Chain rule

Chain rule for neural networks #

written and developed by Thomas Pietraho

Derivatives with respect to input variables #

Consider the neural network in Figure 1 with weights and biases as indicated and assume that all of its neurons use the ReLU activation function. The neural network itself is a function \(\mathcal{N}(x)\) of the single variable \(x\):

Figure 1: Diagram of a single hidden layer neural network.

By carefully writing out the formulas, using the multivariate chain rule, and realizing that computing the derivative of ReLu at any specific point except for 0 is very simple, it is possible to compute the rate of change of \(\mathcal{N}\) with respect to the input variable \(x\). Carry this out below:

Exercise: Compute \(\frac{d\mathcal{N}}{dx}\) when \(x=17\).

Exercise: Compute \(\frac{d\mathcal{N}}{dx}\) when \(x = -2\).

Exercise: Suppose a neural network \(\mathcal{N}(x_1,x_2)\) has been designed to predict the unemployment rate based on two variables \(x_1\) and \(x_2\). Their current values are \(x_1=10\) and \(x_2=3\). After much strife, you compute that \[\frac{d\mathcal{N}}{dx_1}(10,3) = 0.45 \; \; \text{ and } \; \; \frac{d\mathcal{N}}{dx_2}(10,3) = -0.2\] As a policy maker, you can influence values of \(x_1\) and \(x_2\). How can you act to reduce the unemployment rate?

Derivatives with respect to weights and biases #

The output of a neural network varies with both: the values of the input vector \(\vec{x}\) as well as the weights and biases of the neurons: changing the value of a weight or of a bias changes the output of the neural network. Let us first study this is the case of a single neuron:

Unraveling what this diagram encodes, we find that \(\mathcal{N}(x,y) = \sigma(w_1 x + w_2 y +b ).\) It is a function of \(x\) and \(y\) as well as of \(w_1\), \(w_2\), and \(b\). So by holding all other variables constant, we can compute partial derivatives. For instance:

\[\frac{\partial\mathcal{N}}{\partial w_1} = \frac{\partial\sigma}{\partial c} \cdot \frac{\partial c }{\partial w_1} \] where \(c = w_1 x + w_2 y +b. \) We can similarly compute that partial derivatives of \(\mathcal{N}\) with respect to \(w_2\) and \(b\).

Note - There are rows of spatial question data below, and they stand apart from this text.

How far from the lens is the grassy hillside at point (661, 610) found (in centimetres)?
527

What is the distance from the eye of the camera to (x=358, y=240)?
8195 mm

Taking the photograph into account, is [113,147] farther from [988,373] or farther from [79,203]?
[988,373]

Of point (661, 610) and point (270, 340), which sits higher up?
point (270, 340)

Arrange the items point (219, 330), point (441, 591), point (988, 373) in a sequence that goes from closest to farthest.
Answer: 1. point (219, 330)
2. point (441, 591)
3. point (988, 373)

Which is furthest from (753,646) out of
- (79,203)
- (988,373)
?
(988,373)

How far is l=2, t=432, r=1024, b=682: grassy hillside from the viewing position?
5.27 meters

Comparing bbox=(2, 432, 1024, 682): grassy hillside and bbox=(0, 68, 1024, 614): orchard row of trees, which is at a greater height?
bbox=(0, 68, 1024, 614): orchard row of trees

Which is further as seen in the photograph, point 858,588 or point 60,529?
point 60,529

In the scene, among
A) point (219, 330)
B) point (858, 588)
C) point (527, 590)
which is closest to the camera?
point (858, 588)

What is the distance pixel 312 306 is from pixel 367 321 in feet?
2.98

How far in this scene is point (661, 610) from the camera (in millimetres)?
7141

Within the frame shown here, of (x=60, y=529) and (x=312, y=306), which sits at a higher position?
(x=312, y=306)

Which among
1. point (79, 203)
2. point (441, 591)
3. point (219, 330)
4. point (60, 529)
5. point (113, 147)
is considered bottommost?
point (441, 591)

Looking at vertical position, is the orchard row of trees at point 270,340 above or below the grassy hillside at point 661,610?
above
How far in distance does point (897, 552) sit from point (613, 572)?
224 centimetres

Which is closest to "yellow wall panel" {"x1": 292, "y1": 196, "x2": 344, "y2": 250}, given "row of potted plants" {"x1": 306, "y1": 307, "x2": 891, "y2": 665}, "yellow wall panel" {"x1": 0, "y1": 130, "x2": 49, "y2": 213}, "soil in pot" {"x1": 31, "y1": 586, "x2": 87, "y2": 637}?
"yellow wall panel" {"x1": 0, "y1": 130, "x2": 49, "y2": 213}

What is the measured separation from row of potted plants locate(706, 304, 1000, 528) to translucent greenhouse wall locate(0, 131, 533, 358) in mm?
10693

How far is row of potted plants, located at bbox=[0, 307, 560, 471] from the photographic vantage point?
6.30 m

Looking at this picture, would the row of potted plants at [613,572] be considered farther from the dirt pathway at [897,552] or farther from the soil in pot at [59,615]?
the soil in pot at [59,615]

Exercise: Compute the partial derivative \(\frac{\partial\mathcal{N}}{\partial w_1}\) for the neuron in Figure 2 assuming that the activation function is \(\sigma(x) = \text{ReLU}(x)\) and the values of the variables are \[(x,y,w_1,w_2,b) = (1.0, \; 5.0, \; 0.5, \;-0.1, \; 0.3).\]

Exercise: Repeat the exercise above, this time computing \(\frac{\partial\mathcal{N}}{\partial w_2}\) and \(\frac{\partial\mathcal{N}}{\partial b}\), again at \[(x,y,w_1,w_2,b) = (1.0, \; 5.0, \; 0.5, \;-0.1, \; 0.3).\] How should we change the weights and bias of this neuron to increase its value as quickly as possible? Hint: Use the derivatives you just computed.